About 80,000 acres of intact forest in the heart of the Maya Biosphere Reserve in Guatemala will receive new protections thanks to a new agreement signed by the Wildlife Conservation Society, other conservation groups and several Guatemalan groups.
In the past few decades, the Maya Biosphere Reserve has faced growing threats from human activities including illegal logging, slash and burn agriculture, and ranching in protected areas, along with drug trafficking, poaching, and looting of Maya artifacts.
In 2009, WCS and Conservation International began working with Guatemala's Protected Areas council to set up a conservation incentives payment system that had local communities design economic incentives to help stem deforestation. These "conservation agreements" are a contract between the local communities, the Guatemalan government, NGOs and donors.

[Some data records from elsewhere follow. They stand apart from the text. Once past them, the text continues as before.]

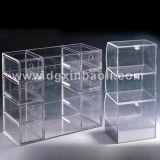 Affichage acrylique Box/Showcase/Cabinet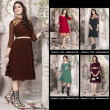 Latest Western Kurti Designs 2014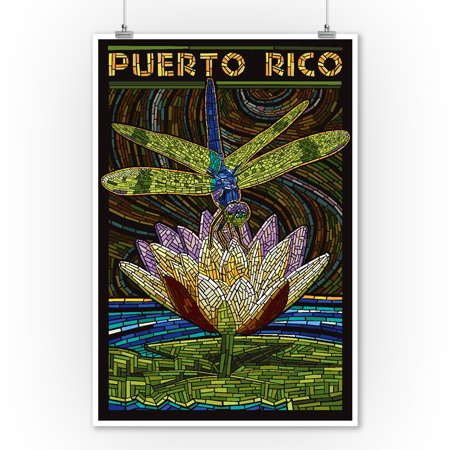 Puerto Rico - Dragonfly Mosaic - Lantern Press Artwork (9x12 Art Print, Wall Decor Travel Poster)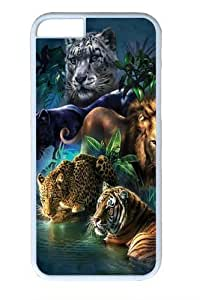 Big Jungle Cats Custom For Iphone 5/5S Case Cover Polycarbonate White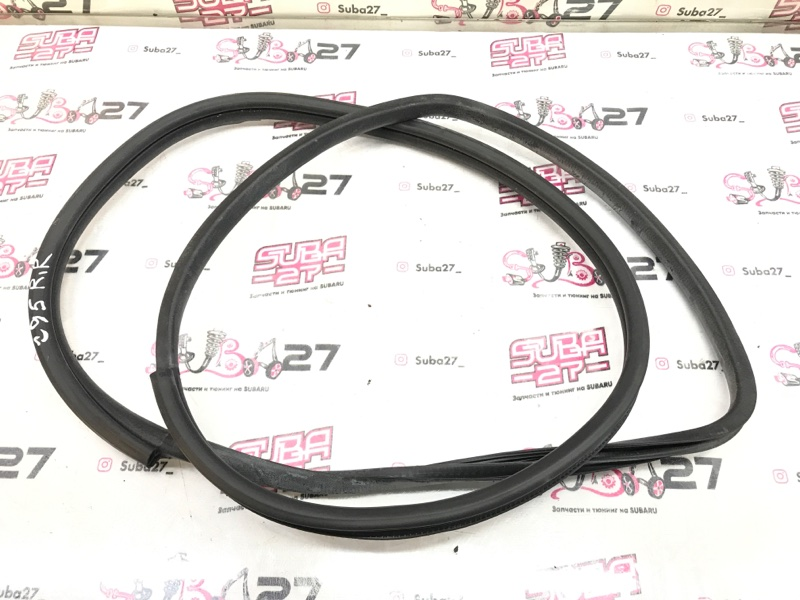 Уплотнительная резинка Subaru Legacy BL9 EJ253 2008 задняя правая (б/у)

This new agreement for the community of Carmelita is the third one in the Maya Biosphere Reserve.
"Conservation Agreements are a win-win for both the people and wildlife of the Maya Biosphere Reserve," said Julie Kunen, director of WCS's Latin America and Caribbean Program. "The agreements address pressing development needs and provide real incentives for the people living in and around the reserve to protect its animals and conserve its forests."
The Maya Biosphere Reserve, located in Petén, Guatemala, spans nearly 5 milllion acres and is home to some of the world's most important archaeological sites, as well as diverse ecosystems with a vast array of flora and fauna.
The new agreement with Carmelita, which is located in the center of the serve at the gateway to the renowned archaeological site of El Mirador, was signed on March 9.